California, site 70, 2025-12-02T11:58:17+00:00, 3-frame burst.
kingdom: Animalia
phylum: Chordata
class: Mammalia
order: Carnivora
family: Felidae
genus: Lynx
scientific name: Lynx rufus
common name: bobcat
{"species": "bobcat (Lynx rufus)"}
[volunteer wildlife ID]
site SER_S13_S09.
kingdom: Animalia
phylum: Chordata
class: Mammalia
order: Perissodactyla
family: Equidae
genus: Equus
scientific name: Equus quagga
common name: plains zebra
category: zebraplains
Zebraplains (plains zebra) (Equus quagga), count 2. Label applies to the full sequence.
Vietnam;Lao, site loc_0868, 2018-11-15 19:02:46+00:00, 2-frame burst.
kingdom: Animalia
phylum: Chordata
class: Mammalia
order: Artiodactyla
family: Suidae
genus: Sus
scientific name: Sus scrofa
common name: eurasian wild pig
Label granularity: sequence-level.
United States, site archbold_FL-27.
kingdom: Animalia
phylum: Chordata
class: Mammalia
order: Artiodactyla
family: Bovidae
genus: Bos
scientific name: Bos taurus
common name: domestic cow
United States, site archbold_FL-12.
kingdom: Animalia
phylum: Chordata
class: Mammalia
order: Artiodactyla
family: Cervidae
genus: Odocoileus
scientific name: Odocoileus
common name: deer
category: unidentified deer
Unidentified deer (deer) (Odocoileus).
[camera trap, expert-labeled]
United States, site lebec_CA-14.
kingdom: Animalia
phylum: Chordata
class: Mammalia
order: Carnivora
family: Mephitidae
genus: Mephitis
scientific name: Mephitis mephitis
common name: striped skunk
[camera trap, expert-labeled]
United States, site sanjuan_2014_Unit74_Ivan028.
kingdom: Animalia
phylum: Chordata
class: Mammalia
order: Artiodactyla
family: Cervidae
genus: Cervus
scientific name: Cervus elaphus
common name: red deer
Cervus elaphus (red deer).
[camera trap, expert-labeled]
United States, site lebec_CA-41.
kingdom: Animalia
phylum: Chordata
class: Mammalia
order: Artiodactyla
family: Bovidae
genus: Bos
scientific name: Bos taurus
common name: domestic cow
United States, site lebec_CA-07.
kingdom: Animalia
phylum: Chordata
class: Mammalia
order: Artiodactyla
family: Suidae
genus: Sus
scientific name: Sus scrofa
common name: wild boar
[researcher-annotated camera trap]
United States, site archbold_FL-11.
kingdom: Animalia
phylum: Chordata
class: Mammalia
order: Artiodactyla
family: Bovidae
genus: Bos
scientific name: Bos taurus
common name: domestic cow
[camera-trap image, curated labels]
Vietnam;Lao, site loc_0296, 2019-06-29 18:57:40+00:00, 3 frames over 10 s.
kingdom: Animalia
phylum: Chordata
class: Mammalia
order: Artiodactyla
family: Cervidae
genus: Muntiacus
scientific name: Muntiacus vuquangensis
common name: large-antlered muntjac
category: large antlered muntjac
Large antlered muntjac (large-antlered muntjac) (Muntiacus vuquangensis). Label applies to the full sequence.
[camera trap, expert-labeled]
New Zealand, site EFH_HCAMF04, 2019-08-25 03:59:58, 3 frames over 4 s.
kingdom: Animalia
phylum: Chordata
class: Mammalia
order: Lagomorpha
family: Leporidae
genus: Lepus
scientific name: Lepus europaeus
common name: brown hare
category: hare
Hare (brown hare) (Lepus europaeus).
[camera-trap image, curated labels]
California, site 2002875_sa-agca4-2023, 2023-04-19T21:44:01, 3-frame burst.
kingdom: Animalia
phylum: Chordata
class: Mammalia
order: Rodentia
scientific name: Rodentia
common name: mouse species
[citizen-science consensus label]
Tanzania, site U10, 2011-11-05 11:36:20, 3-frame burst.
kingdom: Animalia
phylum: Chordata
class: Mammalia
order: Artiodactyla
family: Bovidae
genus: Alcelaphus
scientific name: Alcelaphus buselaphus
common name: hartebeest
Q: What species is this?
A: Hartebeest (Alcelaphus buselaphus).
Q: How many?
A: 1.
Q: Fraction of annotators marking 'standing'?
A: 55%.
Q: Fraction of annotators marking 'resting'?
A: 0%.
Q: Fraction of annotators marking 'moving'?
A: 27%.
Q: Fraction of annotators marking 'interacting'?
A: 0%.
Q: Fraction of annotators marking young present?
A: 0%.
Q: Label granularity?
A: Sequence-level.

__________

● **Exercise instructions**
Every entry should be retyped exactly as shown.

● **Solution to this problem**
California, site 70, 2025-12-02T11:58:17+00:00, 3-frame burst.
kingdom: Animalia
phylum: Chordata
class: Mammalia
order: Carnivora
family: Felidae
genus: Lynx
scientific name: Lynx rufus
common name: bobcat
{"species": "bobcat (Lynx rufus)"}
[volunteer wildlife ID]
site SER_S13_S09.
kingdom: Animalia
phylum: Chordata
class: Mammalia
order: Perissodactyla
family: Equidae
genus: Equus
scientific name: Equus quagga
common name: plains zebra
category: zebraplains
Zebraplains (plains zebra) (Equus quagga), count 2. Label applies to the full sequence.
Vietnam;Lao, site loc_0868, 2018-11-15 19:02:46+00:00, 2-frame burst.
kingdom: Animalia
phylum: Chordata
class: Mammalia
order: Artiodactyla
family: Suidae
genus: Sus
scientific name: Sus scrofa
common name: eurasian wild pig
Label granularity: sequence-level.
United States, site archbold_FL-27.
kingdom: Animalia
phylum: Chordata
class: Mammalia
order: Artiodactyla
family: Bovidae
genus: Bos
scientific name: Bos taurus
common name: domestic cow
United States, site archbold_FL-12.
kingdom: Animalia
phylum: Chordata
class: Mammalia
order: Artiodactyla
family: Cervidae
genus: Odocoileus
scientific name: Odocoileus
common name: deer
category: unidentified deer
Unidentified deer (deer) (Odocoileus).
[camera trap, expert-labeled]
United States, site lebec_CA-14.
kingdom: Animalia
phylum: Chordata
class: Mammalia
order: Carnivora
family: Mephitidae
genus: Mephitis
scientific name: Mephitis mephitis
common name: striped skunk
[camera trap, expert-labeled]
United States, site sanjuan_2014_Unit74_Ivan028.
kingdom: Animalia
phylum: Chordata
class: Mammalia
order: Artiodactyla
family: Cervidae
genus: Cervus
scientific name: Cervus elaphus
common name: red deer
Cervus elaphus (red deer).
[camera trap, expert-labeled]
United States, site lebec_CA-41.
kingdom: Animalia
phylum: Chordata
class: Mammalia
order: Artiodactyla
family: Bovidae
genus: Bos
scientific name: Bos taurus
common name: domestic cow
United States, site lebec_CA-07.
kingdom: Animalia
phylum: Chordata
class: Mammalia
order: Artiodactyla
family: Suidae
genus: Sus
scientific name: Sus scrofa
common name: wild boar
[researcher-annotated camera trap]
United States, site archbold_FL-11.
kingdom: Animalia
phylum: Chordata
class: Mammalia
order: Artiodactyla
family: Bovidae
genus: Bos
scientific name: Bos taurus
common name: domestic cow
[camera-trap image, curated labels]
Vietnam;Lao, site loc_0296, 2019-06-29 18:57:40+00:00, 3 frames over 10 s.
kingdom: Animalia
phylum: Chordata
class: Mammalia
order: Artiodactyla
family: Cervidae
genus: Muntiacus
scientific name: Muntiacus vuquangensis
common name: large-antlered muntjac
category: large antlered muntjac
Large antlered muntjac (large-antlered muntjac) (Muntiacus vuquangensis). Label applies to the full sequence.
[camera trap, expert-labeled]
New Zealand, site EFH_HCAMF04, 2019-08-25 03:59:58, 3 frames over 4 s.
kingdom: Animalia
phylum: Chordata
class: Mammalia
order: Lagomorpha
family: Leporidae
genus: Lepus
scientific name: Lepus europaeus
common name: brown hare
category: hare
Hare (brown hare) (Lepus europaeus).
[camera-trap image, curated labels]
California, site 2002875_sa-agca4-2023, 2023-04-19T21:44:01, 3-frame burst.
kingdom: Animalia
phylum: Chordata
class: Mammalia
order: Rodentia
scientific name: Rodentia
common name: mouse species
[citizen-science consensus label]
Tanzania, site U10, 2011-11-05 11:36:20, 3-frame burst.
kingdom: Animalia
phylum: Chordata
class: Mammalia
order: Artiodactyla
family: Bovidae
genus: Alcelaphus
scientific name: Alcelaphus buselaphus
common name: hartebeest
Q: What species is this?
A: Hartebeest (Alcelaphus buselaphus).
Q: How many?
A: 1.
Q: Fraction of annotators marking 'standing'?
A: 55%.
Q: Fraction of annotators marking 'resting'?
A: 0%.
Q: Fraction of annotators marking 'moving'?
A: 27%.
Q: Fraction of annotators marking 'interacting'?
A: 0%.
Q: Fraction of annotators marking young present?
A: 0%.
Q: Label granularity?
A: Sequence-level.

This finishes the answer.